State regulations of complementary and alternative veterinary therapies ("CAVT") are in a state of upheaval and change. Part of the difficulty of regulating CVAT is defining CAVT under existing statutes. While the American Veterinary Medical Association ("AVMA") has drafted a Model Veterinary Practice Act ("MVPA"), few states have adopted the definition of CAVT provided in the MVPA or language similar to the MVPA. However, thirteen states have adopted a statutory definition of CVAT. Language contained in state statutes regulating CAVT such as "including but not limited to" likely satisfies the requirements of certainty and provides a method for regulating CAVT not specifically mentioned in a particular statutory definition of CAVT.

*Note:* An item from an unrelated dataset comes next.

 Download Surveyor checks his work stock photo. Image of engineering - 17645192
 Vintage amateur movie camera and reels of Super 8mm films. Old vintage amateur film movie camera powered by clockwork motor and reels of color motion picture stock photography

Even states that lack references to CAVT in their statutes may still regulate CAVT. The legal reasoning used in People v. Amber, would likely be applicable to veterinary statutes which do not specifically reference CVAT. In that case the court reasoned that "[w]hether actions constitute the practice of medicine is dependent upon the facts and not the name of the procedure, its origins or legislative lack of clairvoyance." If applied to most states veterinary statutes this reasoning would mean that the statute may regulate CAVT without specifically mentioning them and that the failure to mention CAVT would not allow non-veterinarian practitioners to operate unregulated within a state.
While states that do not mention CAVT practices may be able to still regulate the procedures, "Hybrid States", which are states that define veterinary medicine in a broad enough way to include some CAVT practices, may have a more difficult time regulating all CAVT practices. These "hybrid states" raise issues of statutory interpretation which have been examined by few state courts. States that have only included specific enumerated CAVT practices in the definition of "veterinary medicine" have created an inference that non-enumerated CAVT practices do not constitute veterinary medicine.
Six states have also provided specific exemptions from state veterinary regulations for CVAT practices. Many other states provide non-specific exemptions under which CVAT practices may be included. However, the language of these statutes does not make it clear that CVAT practices are exempted. The lack of uniformity and conflicting language among state regulations and the need for uniform guidelines are demonstrated by the confusing and vague exemptions that CVAT practices may fall under.
Ultimately, there is a need for a harm-based system of state regulation of CAVT. In comparing the harm-based system to State v. Norene, the harm that state regulators should attempt to prevent should not be a generalized fear of public harm but a well defined risk. The use of CAVT treatment should not be limited to only licensed veterinarians. Instead licensing and supervision could allow adequately trained individuals to provide CAVT treatments through a uniform and defined statutory scheme. Several methods exist for creating a more reasonable and balanced regulation of CVAT procedures including gaining the animal owners consent, the use of liability insurance, and guaranteeing that licensed individuals are under the direct or indirect supervision of a licensed veterinarian.